Advantages of mask anaesthesia
The advantage of mask anaesthesia is the very low degree of invasiveness (tissue damage). The mask is only held on the face and the Guedel tube, which is inserted to keep the airway open, is placed in the mouth area. There is no danger of damaging structures in the throat, vocal cords or the windpipe, as is the case with classical ventilation.
In addition, teeth, lips and tongue do not suffer any damage from ventilation with the mask. In addition, the muscle relaxant can be dispensed with in the case of mask anaesthesia. In regular anaesthesia this drug is very important for the insertion of the breathing tube.
Disadvantages of mask anaesthesia
Mask anaesthesia is only suitable for short procedures, as the anaesthetist or a specially trained anaesthetist must hold the mask in place at all times. Holding the mask therefore restricts the staff’s freedom of movement and action and means that two specialists are needed to maintain such an anaesthesia. Holding the mask can also be very strenuous, as it is important to ensure that no air escapes at the edges of the mask and that air from the ventilator reaches the lungs.

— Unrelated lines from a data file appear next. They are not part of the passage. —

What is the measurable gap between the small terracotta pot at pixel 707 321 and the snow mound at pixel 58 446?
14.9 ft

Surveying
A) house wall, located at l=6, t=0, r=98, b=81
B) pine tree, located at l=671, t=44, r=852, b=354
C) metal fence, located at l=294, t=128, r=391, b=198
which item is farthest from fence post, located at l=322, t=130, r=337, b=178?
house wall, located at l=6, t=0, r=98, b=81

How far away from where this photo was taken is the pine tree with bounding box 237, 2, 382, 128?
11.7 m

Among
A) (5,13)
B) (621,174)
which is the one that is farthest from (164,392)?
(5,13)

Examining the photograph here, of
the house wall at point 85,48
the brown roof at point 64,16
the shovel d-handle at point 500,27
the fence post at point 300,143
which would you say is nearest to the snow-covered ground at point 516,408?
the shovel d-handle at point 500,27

During mask anaesthesia, the esophagus and trachea are not separated by a breathing tube. This means that ascending gastric juice can enter the trachea. Therefore, only patients with a mask anaesthesia can be operated on, who are fasting safely.
Furthermore, only operations with mask anaesthesia are possible, in which the patient can lie on his back. Positioning on one side of the body or on the abdomen cannot be performed with the mask and is a contraindication for mask anaesthesia. The following topic could also be of interest to you: Anaesthetic drainage – procedure, duration and risks
Risks of mask anaesthesia
Although the airways can be kept relatively free with special handles and a Guedel tube, the ventilation situation is never as good as with the breathing tube, which is placed directly in the trachea. If good ventilation with the mask is not possible, the anesthesiologist will always decide to intubate afterwards, i.e. to insert a laryngeal mask. The second major risk is the lack of a protective barrier between the windpipe and the esophagus.
This barrier is normally formed by the breathing tube.In the case of mask anaesthesia, gastric juice may rise and flow through the windpipe into the lungs. If it is only gastric juice, this is unfavorable, but not harmful per se, since the gastric juice can be broken down in the lungs. However, if the gastric juice still contains oesophageal residues and these then enter the lungs, this can lead to pneumonia. For this reason, only completely empty patients should be given a mask anaesthetic.